Fave Waves: Pro Paddler Jimmy Blakeney
An SUP evangelist’s inside line on New England’s best breaks
Jimmy Blakeney is a U.S. national champion whitewater paddler, lifelong ocean surfer and an ACA-certified SUP trainer. Blakeney came up as a skateboarder and came to kayaking rather late in life, in his twenties. He had the unique ability to see a river as a skate park—which greatly defined his kayaking career and helped him push the levels of what was thought possible. He was winner of the “Big Gun Show” (aka, the world championships of aerial freestyle kayaking) with the first full-rotation corkscrew maneuver on a wave. After 10 years competing on the freestyle circuit, numerous expeditions and spending close to 300 days per year in his boat, he slowly transitioned to a “desk job” as a boat designer in 2005. Working at Wavesport Kayaks, he contributed to some of the most innovative boats designs at the time, including the ZG and Diesel. In 2007, he moved from Fayetteville, WV, to Wakefield, RI, with his wife and family, where he rediscovered board sport roots with SUP. He now works for BIC Sports as a product and marketing manager for SUP and kayaks, and can be spotted carving up the waves on his 5’6” shortboard or 8’ SUP at his favorite local breaks.
Rhode Island, surfing in or around Narragansett Beach. That’s enough to get close, but specific spots will remain anonymous. Fall is the best time of year for consistent swell and water temps in the low 70s.

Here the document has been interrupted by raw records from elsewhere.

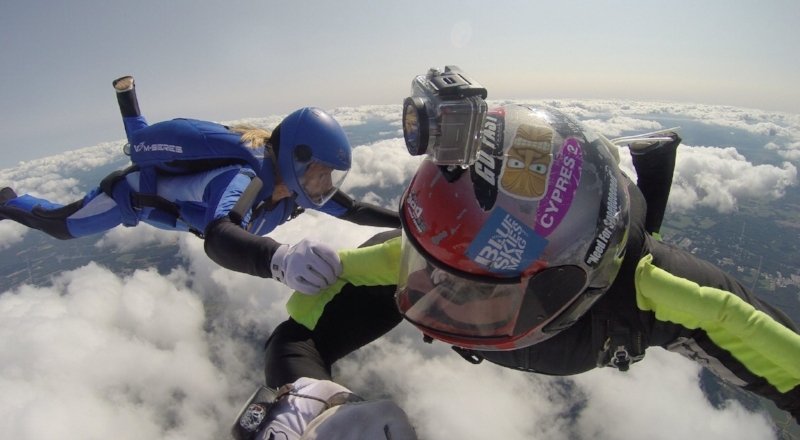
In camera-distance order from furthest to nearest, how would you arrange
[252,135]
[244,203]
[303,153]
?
1. [252,135]
2. [303,153]
3. [244,203]

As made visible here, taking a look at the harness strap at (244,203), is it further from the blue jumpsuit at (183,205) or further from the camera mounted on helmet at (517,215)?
the camera mounted on helmet at (517,215)

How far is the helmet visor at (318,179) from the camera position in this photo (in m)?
3.55

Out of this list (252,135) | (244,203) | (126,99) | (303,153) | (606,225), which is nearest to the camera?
(606,225)

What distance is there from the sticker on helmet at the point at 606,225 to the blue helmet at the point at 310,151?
274cm

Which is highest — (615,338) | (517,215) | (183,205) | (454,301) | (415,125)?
(415,125)

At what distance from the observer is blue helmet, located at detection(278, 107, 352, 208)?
3523mm

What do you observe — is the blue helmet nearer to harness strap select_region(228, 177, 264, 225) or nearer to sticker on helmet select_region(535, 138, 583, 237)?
harness strap select_region(228, 177, 264, 225)

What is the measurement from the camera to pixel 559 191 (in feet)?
3.85

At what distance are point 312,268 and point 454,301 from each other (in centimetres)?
73

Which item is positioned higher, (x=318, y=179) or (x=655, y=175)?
(x=655, y=175)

“I fell in love with Rhode Island when my wife first took me here to visit her family. I love surfing here because it is relatively uncrowded, especially in the winter when it’s cold,” says Blakeney. “You have to be dedicated and motivated to get in the 40-degree water when it’s 20 degrees outside. It has a really wide variety of paddling options [and] is one of the most consistent spots on the East Coast. The type of waves are perfect for SUP, because they are cobblestone reef breaks creating longer waves with the perfect shape for performance standup paddleboarding, or just cruising.”